It promotes Life Paint, a spray that can be applied to clothing and other surfaces to make them glow in the dark, increasing the visibility of cyclists at night.
The product, developed with Swedish start-up Albedo100, was initially distributed on a trial basis but received a full retail release in October 2015. The ad remained online for almost two years until the Advertising Standards Authority received a single complaint, prompting the investigation.
The member of the public suggested the ad was misleading because it showed the spray being applied to a bicycle frame, which glowed just as brightly as the clothing, bag and bike helmet it was also sprayed onto.
In actual fact, the effect had been achieved with a different, oil-based product designed for metal surfaces – a fact acknowledged in a disclaimer underneath the video on Volvo’s website.
The auto brand told the ASA that Life Paint was mainly intended for textiles, and while it was possible to achieve the effect shown on a bike frame, it would not be as long-lasting.
It offered to reword the disclaimer, to make it clear that Life Paint was not primarily meant for metal, and also post this on YouTube, where the original disclaimer had not appeared.

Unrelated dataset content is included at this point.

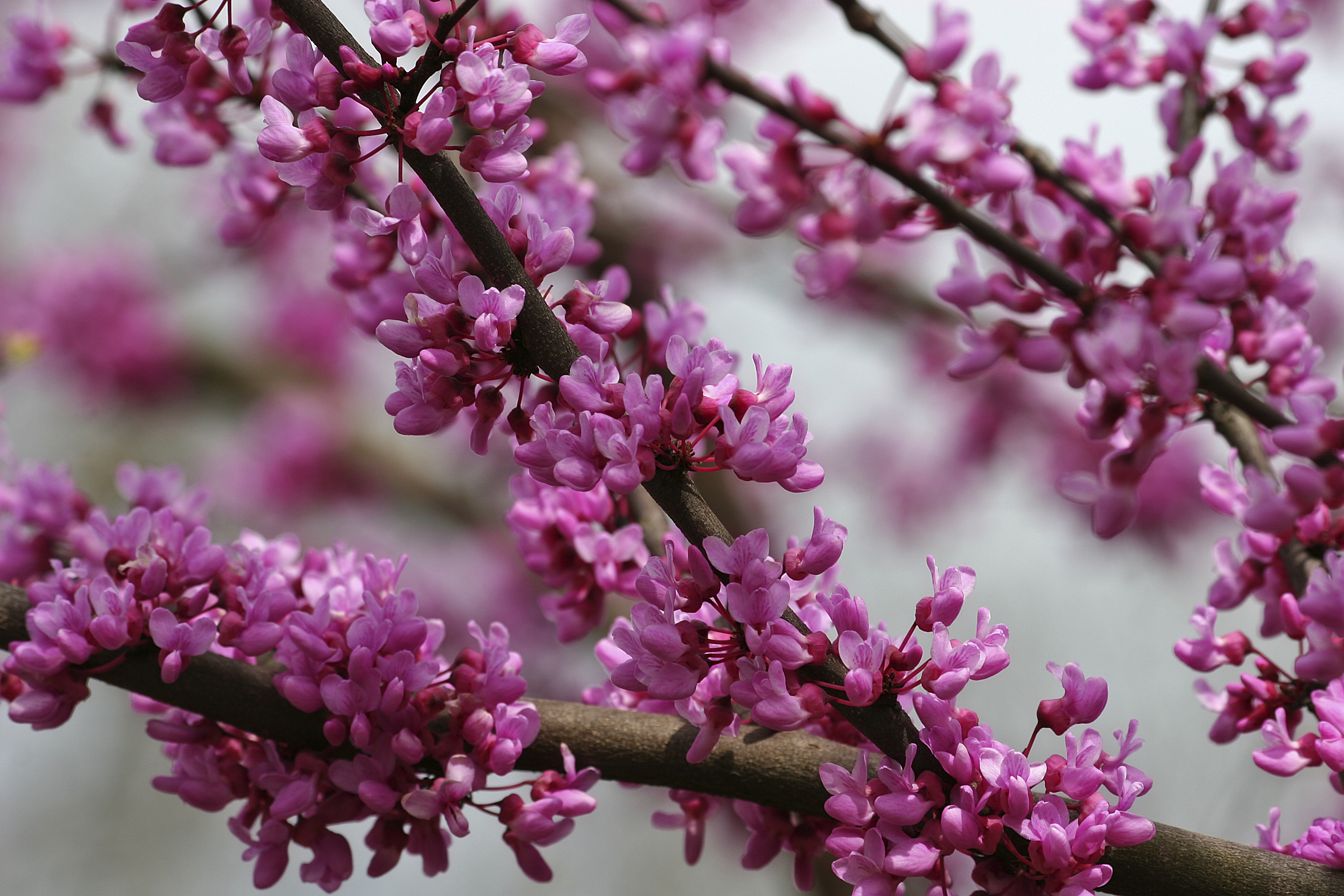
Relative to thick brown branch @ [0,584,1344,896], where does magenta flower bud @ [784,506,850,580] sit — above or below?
above

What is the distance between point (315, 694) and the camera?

But the ASA ruled that even if this disclaimer had been included in the video itself, the prominence the ad gave to the product being used on bike frames clearly suggested it would work just as well on these surfaces.
The film was launched in March 2015 and three months later won the top prize in that year’s Design and Promotion & Activation Lions at Cannes. Jonas Roth and Rasmus Smith Bech, the Grey creative team behind the ad, were poached by Adam & Eve/DDB last November.
A spokesman for Grey London stressed that the ruling does not affect the Life Paint product itself, which remains available.
He said: "While all further, post-launch comms around Life Paint haven’t featured the offending scenes, we have accepted the ASA's decision and apologise for any confusion caused."